Le régulateur américain veut éviter un choc MIF 2 aux Etats-Unis
Soulagement en vue pour Wall Street. La Securities and Exchange Commission (SEC) devrait prendre d’ici à la fin du mois des mesures pour éviter aux grands courtiers américains de se retrouver en porte-à-faux avec les règles européennes sur la facturation de la recherche financière, indiquait mercredi Bloomberg de sources proches du dossier. Un répit bienvenu alors que l’industrie reproche au régulateur d’avoir tardé à prendre la mesure des effets de MIF 2 aux Etats-Unis.
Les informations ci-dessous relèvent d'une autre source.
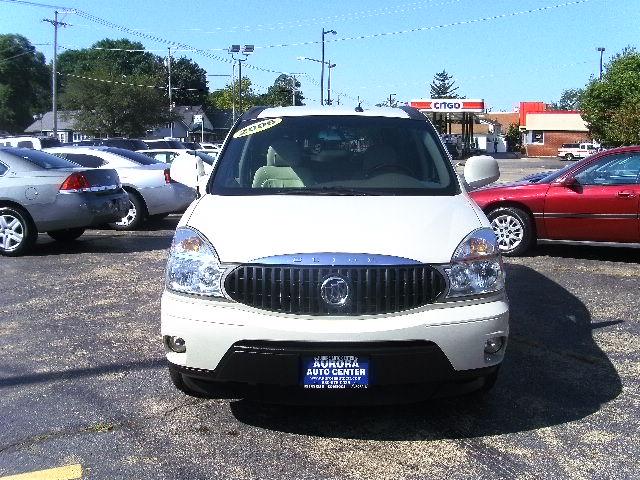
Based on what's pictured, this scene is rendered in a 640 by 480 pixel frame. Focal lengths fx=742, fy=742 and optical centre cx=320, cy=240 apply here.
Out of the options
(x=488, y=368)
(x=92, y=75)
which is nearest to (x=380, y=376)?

A compter du 3 janvier, MIF 2 imposera aux brokers et entreprises d’investissement la stricte séparation en Europe des frais d’exécution et des frais de recherche facturés aux gérants d’actifs. Mais outre-Atlantique, l’inverse prévaut : le buy side paie une facture unique. Les acteurs internationaux estiment qu’en se conformant à MIF 2 pour l’Europe, ils violeraient les règles de la SEC en vigueur aux Etats-Unis. La facturation séparée des frais de recherche les obligerait à s’enregistrer en tant que conseillers en investissements, ce qui les soumettrait à une supervision beaucoup plus stricte.
Pas de sanctions
La SEC, qui n’a pas encore finalisé sa position et ne fait pas de commentaires, pourrait publier d’ici fin octobre des «no-action letters». Ces documents lui permettent de ne pas sanctionner les violations qu’elle constate, en attendant de mettre en route une refonte de ses règles. Les décisions attendues pour la fin du mois permettraient aussi à l’industrie de la gestion collective de ne pas déroger à ses pratiques outre-Atlantique.
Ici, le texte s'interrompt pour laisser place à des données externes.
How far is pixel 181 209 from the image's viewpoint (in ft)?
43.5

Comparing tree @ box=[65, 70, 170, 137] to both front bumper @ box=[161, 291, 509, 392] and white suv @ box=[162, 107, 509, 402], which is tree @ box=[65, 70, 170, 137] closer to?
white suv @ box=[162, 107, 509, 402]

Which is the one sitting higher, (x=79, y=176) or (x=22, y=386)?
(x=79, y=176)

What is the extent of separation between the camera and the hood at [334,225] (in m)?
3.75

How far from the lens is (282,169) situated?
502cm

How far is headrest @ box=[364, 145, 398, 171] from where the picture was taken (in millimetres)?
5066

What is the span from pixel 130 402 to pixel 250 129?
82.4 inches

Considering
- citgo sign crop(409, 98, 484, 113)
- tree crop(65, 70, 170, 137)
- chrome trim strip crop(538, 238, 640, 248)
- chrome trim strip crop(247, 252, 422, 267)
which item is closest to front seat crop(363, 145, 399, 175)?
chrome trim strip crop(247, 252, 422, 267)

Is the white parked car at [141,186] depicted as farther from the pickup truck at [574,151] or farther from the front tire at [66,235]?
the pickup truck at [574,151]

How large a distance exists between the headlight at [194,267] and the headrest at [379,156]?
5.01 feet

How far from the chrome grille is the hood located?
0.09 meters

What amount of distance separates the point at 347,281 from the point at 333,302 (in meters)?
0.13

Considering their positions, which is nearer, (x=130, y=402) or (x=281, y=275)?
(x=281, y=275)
Le choix de la SEC, s’il se confirme, montre aussi que le régulateur américain souhaite éviter de passer la structure des marchés américains sous format MIF 2. Certains pouvaient espérer que le gendarme boursier saisisse l’occasion de rendre plus transparent le coût de la recherche financière pour les investisseurs, l’un des buts avoués des nouvelles règles européennes. Mais devant la Chambre des représentants, début octobre, le président de la SEC Jay Clayton a bien précisé qu’il ne voulait pas «forcer l’importation» des règles européennes aux Etats-Unis.